Technological advances enable a much bolder agenda of building more robust systems that can have impact at scale. The COVID-19 pandemic may well turn out to be a turning point in the way social protection is delivered, with a rapid transition toward deployment of digital tools and novel data in the pursuit of offering social protection for all. Several countries in Africa leapfrogged in the design and delivery of their COVID-19 emergency cash transfer programs through adoption of digital tools for intake, registration, and payment and nontraditional data to select beneficiaries. Such tools will be critical for the capacity of social protection systems to expand in response to more frequent and consequential shocks, especially caused by climate change. Digital payments are core for getting cash to beneficiaries on time, while dynamic registries with up-to-date data on poor and vulnerable households as well as unique identification of individuals will enhance the targeting, and impacts, of programs. At the same time, a greater embrace of digital innovation in social protection design and delivery needs to go hand in hand with strengthening data protection, data governance, and cybersecurity.

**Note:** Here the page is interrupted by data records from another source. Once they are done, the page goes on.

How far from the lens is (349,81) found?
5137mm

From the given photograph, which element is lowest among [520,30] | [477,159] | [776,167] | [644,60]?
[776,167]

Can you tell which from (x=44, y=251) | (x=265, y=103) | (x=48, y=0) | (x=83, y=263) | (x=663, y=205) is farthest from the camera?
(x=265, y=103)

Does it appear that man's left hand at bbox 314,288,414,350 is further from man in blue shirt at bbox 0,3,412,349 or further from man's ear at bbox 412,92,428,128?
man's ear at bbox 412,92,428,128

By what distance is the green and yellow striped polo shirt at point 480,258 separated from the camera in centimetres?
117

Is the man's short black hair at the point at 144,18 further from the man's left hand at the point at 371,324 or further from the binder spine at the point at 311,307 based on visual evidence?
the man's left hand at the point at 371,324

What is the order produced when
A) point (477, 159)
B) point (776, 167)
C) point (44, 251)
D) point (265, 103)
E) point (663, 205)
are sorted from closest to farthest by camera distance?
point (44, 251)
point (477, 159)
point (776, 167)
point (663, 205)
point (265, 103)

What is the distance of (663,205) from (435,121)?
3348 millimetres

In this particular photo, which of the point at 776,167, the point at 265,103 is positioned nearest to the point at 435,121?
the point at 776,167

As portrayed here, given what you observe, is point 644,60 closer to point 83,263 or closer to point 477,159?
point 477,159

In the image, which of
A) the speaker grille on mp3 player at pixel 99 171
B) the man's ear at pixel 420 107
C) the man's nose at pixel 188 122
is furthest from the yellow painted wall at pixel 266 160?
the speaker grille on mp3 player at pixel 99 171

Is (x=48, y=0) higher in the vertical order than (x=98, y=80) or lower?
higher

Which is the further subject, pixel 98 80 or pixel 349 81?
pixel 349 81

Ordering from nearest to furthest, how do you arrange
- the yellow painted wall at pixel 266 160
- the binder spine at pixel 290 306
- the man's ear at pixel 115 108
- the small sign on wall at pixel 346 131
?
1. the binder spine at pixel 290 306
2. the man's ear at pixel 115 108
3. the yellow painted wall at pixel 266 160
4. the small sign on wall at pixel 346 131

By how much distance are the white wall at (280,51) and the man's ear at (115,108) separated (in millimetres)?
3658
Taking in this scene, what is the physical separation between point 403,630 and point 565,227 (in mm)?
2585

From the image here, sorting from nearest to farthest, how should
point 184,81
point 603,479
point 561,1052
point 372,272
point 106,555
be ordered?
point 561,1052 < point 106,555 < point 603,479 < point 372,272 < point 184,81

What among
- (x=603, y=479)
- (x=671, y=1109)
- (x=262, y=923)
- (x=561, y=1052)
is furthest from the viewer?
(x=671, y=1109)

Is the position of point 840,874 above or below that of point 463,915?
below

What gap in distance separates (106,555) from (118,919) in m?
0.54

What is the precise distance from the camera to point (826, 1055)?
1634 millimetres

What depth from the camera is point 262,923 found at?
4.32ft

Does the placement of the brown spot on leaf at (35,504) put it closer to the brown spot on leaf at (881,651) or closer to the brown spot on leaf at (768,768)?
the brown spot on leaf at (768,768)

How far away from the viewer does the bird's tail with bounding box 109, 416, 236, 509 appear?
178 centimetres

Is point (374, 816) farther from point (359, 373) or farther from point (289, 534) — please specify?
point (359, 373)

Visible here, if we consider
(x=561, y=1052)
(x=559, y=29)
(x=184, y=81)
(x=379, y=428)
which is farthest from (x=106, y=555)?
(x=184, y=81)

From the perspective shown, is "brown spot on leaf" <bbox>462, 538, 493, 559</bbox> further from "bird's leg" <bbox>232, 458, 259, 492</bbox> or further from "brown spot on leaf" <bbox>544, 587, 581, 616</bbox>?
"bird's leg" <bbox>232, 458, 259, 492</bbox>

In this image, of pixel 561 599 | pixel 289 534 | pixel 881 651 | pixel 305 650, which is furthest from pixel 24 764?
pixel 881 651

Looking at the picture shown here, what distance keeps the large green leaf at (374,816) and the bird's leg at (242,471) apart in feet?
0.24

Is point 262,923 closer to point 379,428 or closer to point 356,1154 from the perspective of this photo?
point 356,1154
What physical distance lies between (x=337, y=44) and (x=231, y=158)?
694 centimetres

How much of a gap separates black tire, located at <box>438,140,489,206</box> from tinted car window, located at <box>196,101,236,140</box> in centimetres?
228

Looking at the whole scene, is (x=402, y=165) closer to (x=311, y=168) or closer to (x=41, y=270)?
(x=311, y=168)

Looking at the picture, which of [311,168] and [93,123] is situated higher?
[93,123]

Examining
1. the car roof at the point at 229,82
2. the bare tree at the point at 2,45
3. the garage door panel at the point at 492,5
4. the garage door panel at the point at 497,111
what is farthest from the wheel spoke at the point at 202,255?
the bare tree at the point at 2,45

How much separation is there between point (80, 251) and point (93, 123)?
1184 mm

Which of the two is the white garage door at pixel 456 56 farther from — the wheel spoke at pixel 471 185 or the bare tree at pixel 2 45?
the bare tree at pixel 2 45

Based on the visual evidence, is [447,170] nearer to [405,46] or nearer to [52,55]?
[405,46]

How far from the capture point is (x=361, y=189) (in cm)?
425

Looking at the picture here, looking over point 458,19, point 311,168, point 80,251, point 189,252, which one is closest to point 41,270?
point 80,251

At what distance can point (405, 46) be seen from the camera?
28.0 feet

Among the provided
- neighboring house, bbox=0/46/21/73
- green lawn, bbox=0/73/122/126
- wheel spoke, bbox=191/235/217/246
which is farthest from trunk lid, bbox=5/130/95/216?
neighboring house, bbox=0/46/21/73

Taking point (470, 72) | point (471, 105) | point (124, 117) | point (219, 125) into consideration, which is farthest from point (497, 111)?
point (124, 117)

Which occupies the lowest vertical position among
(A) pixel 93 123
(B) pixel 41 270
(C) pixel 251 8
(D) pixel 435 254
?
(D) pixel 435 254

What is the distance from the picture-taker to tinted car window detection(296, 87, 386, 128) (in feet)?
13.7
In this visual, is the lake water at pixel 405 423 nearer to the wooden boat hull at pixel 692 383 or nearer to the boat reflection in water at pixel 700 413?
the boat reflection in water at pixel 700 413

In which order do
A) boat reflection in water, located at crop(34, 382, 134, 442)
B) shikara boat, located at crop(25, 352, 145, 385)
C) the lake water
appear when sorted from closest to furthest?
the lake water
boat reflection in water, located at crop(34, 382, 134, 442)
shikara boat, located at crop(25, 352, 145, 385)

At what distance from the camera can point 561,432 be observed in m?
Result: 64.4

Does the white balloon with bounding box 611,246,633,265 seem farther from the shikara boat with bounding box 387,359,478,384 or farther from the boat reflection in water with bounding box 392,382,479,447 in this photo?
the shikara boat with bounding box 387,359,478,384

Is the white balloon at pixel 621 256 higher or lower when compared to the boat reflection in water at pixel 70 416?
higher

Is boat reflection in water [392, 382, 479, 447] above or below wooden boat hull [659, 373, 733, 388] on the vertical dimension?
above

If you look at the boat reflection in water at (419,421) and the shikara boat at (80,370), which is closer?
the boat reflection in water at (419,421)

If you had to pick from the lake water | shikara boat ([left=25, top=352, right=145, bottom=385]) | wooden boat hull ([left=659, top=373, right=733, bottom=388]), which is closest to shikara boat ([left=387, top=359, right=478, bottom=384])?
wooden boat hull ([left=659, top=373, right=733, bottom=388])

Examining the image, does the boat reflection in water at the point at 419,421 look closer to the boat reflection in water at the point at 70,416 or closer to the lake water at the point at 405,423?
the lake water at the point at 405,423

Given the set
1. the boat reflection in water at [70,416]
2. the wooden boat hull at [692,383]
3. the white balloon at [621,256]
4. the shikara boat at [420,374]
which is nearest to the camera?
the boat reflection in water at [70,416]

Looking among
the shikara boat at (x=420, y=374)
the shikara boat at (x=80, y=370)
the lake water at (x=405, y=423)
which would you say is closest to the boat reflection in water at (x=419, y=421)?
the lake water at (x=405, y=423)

This is the moment for African governments to embrace recent innovations and modernize their social protection systems. Progress on reform will be enabled and accelerated by enhancing political support for social protection—which ultimately may lead to more financing for the sector being available—and efforts to clarify and strengthen institutions. While external technical and financing support will remain important, building more robust systems requires greater ownership and domestic financial commitments to social protection. Investing in people pays off.